The Gnosis CTF design and why it scales
The Conditional Token Framework, developed by Gnosis, introduces a smart contract standard that represents prediction market positions as ERC-1155 tokens. What makes this design brilliant is how it handles complexity. Instead of creating separate contracts for every market, CTF uses a single contract that can manage unlimited markets through position IDs. Each outcome in a market gets its own token, and traders hold these tokens until the market resolves.
Scalability comes from the framework’s efficient use of Ethereum’s storage. The system batches operations and minimizes gas costs by avoiding redundant contract deployments. When you create a market asking “Will it rain tomorrow?”, CTF mints two position tokens (yes and no) without spinning up new infrastructure. This architecture has proven capable of handling thousands of simultaneous markets, which is why major platforms chose to build on it.

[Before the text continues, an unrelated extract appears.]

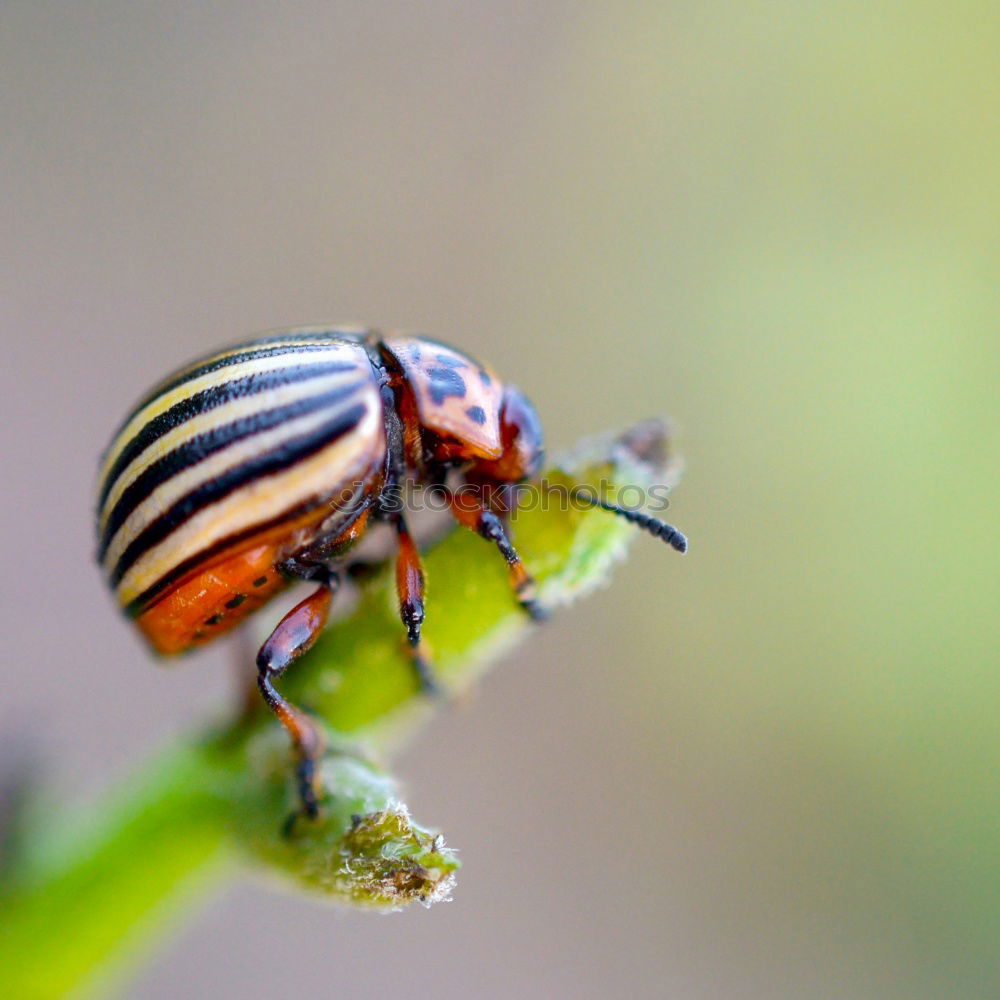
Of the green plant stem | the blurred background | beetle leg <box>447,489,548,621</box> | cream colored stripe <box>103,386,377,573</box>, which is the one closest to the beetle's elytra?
cream colored stripe <box>103,386,377,573</box>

Position IDs, parent collections, and splits
Position IDs are deterministic hashes that uniquely identify each outcome token. They’re calculated from the condition ID, the collection ID, and the specific outcome index. This cryptographic approach ensures that identical market conditions always produce the same position IDs, enabling composability across different applications. Parent collections allow markets to be nested, so you can create conditional markets like “If Team A wins, will Player X score?”

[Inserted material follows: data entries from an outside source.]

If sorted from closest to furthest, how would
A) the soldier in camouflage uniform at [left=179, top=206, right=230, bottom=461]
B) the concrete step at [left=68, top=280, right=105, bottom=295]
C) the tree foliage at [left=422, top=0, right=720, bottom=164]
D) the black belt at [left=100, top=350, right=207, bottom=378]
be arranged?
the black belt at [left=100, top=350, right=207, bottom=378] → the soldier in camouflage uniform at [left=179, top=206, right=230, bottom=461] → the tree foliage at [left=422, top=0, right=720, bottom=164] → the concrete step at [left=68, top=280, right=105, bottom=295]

The split and merge operations are core mechanics. When you split collateral, you lock tokens and receive an equal amount of outcome tokens for each possibility. If you hold 10 USDC and split on a binary market, you get 10 YES tokens and 10 NO tokens. Merging does the reverse, burning matched sets to redeem collateral. This symmetry keeps markets balanced and capital efficient.
How Polymarket uses CTF in production
Polymarket, one of the largest prediction market platforms in 2026, built its entire trading infrastructure on CTF. The platform handles markets on everything from elections to sports outcomes, processing trades worth hundreds of millions. Polymarket wraps CTF with custom order book systems and market maker algorithms, but the underlying position tokens remain pure CTF implementations. This choice gave them instant liquidity pooling capabilities and cross-market composability.
The platform’s success demonstrates CTF’s production readiness. Polymarket markets resolve automatically using oracle feeds, and the framework’s standardized redemption process ensures winners can claim payouts without platform intervention. During high-volume events like the 2024 U.S. elections, CTF’s architecture handled massive concurrent trading without breaking.